For example, I have a sheet called EmployeeSheet, which is just a single column of every employee's name first and last in a company. And let's assume this list is perfectly formatted and has no duplicates so every cell is unique in this sheet.
Now I have a sheet for each department in the company, such as FinanceSheet, ITSheet, and SalesSheet. Each sheet has in it somewhere (as in each sheet doesn't have the same layout) a list of employees in each department. However any 1 employee name should only appear once between all of the department sheets (this excludes the EmployeeSheet).
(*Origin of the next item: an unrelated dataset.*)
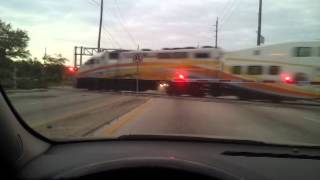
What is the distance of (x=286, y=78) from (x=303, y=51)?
1.93m

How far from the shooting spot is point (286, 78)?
116 feet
Here's the solution I can think of but not figure out how to implement, would be to make a multidimensional array (Learned a small bit about them in school, vaguely remember how to use though).
Pseudocode something like:
arrEmployees = {"Tom Hanks", "Burt Reynolds", "Your Mom"}
arrFinance = {"Tom Hanks"}
arrIT = {"Burt Reynolds"}
arrSales = {"Your Mom"}
arrSheets = {arrEmployees, arrFinance, arrIT, arrSales}
While I've been able to get single cell values and ranges as strings by using
Sheets shts = app.Worksheets;
Worksheet ws = (Worksheet)sheets.get_Item("EmployeeSheet");
Excel.Range empRange = (Excel.Range)worksheet.get_range("B2");
string empVal = empRange.Value2.ToString();
But with that process to get a single cell value to a string, I don't know how I would put that into an element of my array, let alone a range of values.
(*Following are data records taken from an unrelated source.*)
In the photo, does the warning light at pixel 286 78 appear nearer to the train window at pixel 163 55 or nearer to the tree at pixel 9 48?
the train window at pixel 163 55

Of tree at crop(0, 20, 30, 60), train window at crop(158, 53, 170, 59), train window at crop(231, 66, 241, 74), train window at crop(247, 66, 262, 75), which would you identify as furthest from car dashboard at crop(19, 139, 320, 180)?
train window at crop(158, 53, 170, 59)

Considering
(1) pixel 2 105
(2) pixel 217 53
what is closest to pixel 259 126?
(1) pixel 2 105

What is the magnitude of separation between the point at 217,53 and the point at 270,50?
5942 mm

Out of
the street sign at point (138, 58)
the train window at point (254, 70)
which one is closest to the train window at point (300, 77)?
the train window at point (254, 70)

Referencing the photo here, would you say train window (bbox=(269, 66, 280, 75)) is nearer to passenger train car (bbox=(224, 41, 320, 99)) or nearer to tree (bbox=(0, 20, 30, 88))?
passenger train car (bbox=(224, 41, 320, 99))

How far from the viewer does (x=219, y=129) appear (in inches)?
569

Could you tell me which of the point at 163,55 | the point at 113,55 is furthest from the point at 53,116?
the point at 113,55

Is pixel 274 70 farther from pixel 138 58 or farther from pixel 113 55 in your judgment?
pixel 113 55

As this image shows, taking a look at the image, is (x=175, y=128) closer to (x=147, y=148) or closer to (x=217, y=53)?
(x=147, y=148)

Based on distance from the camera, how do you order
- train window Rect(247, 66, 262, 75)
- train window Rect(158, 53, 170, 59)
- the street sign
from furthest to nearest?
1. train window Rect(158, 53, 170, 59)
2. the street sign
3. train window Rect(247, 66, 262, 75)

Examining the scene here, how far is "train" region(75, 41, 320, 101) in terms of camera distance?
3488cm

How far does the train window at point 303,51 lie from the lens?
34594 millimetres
I'm sure my method is not the most efficient, and it might not even be possible, but that's why I'm here for help, so any tips are appreciated.
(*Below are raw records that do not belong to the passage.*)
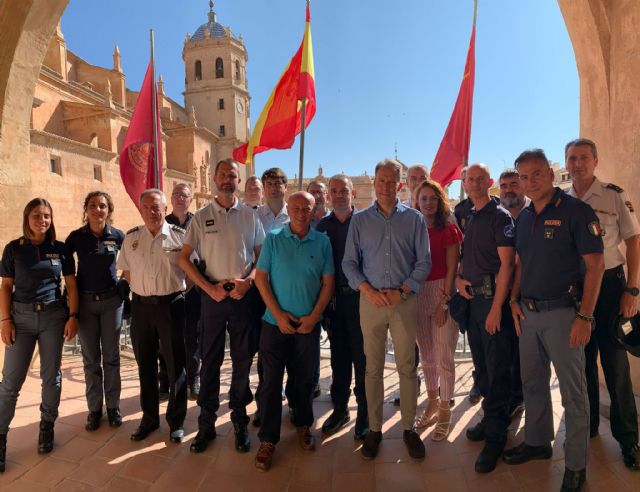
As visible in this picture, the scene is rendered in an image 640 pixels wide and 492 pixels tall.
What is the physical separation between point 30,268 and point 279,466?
2.62 metres

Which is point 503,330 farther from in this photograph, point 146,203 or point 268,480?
point 146,203

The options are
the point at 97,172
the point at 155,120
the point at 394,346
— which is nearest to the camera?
the point at 394,346

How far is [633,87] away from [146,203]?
15.3 feet

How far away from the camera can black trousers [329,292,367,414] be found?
324cm

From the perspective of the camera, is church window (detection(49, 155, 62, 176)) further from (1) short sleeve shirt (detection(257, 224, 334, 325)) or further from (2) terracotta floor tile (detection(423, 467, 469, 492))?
(2) terracotta floor tile (detection(423, 467, 469, 492))

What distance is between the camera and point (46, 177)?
60.3ft

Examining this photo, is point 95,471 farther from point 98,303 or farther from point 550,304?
point 550,304

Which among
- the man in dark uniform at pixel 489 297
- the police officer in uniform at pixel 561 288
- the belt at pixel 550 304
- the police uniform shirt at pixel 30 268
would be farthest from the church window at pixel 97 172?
the belt at pixel 550 304

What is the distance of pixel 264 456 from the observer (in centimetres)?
287

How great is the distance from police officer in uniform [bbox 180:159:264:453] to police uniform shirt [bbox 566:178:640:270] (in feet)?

EDIT: This is the solution that ended up working for me. Thanks to Ian Edwards solution.
Dictionary<string, List<Point>> fields = new Dictionary<string, List<Point>>();
fields["Finance"] = new List<Point>() { new Point(2,20)};
fields["Sales"] = new List<Point>();
for (int row = 5; row <= 185; row += 20) {fields["Sales"].Add(new Point(2,row));}
List<string> names = new List<string>();
List<string> duplicates = new List<string>();
foreach (KeyValuePair<string, List<Point>> kp in fields)
{
Excel.Worksheet xlSheet = (Excel.Worksheet)workbook.Worksheets[kp.Key];
foreach (Point p in kp.Value)
{
if ((xlSheet.Cells[p.Y, p.X] as Excel.Range.Value != null)
{
string cellVal = ((xlSheet.Cells[p.Y,p.X] as Excel.Range).Value).ToString();
if (!names.Contains(cellVal))
{ names.Add(cellVal)) }
else { duplicates.Add(cellVal); } } } }
Here's a little example I knocked together - the comments should explain what's going on line by line.
You can declare the name of the worksheets you want to check for names, as well as where to start looking for names in the 'worksheets' dictionary.
I assume you don't know how many names are in each list - it will keep going down each list until it encounters a blank cell.
// Load the Excel app
Microsoft.Office.Interop.Excel.Application xlApp = new Microsoft.Office.Interop.Excel.Application();
// Open the workbook
var xlWorkbook = xlApp.Workbooks.Open("XLTEST.xlsx");
// Delcare the sheets and locations to look for names
Dictionary<string, Tuple<int, int>> worksheets = new Dictionary<string, Tuple<int, int>>()
{
// Declare the name of the sheets to look in and the 1 base X,Y index of where to start looking for names on each sheet (i.e. 1,1, = A1)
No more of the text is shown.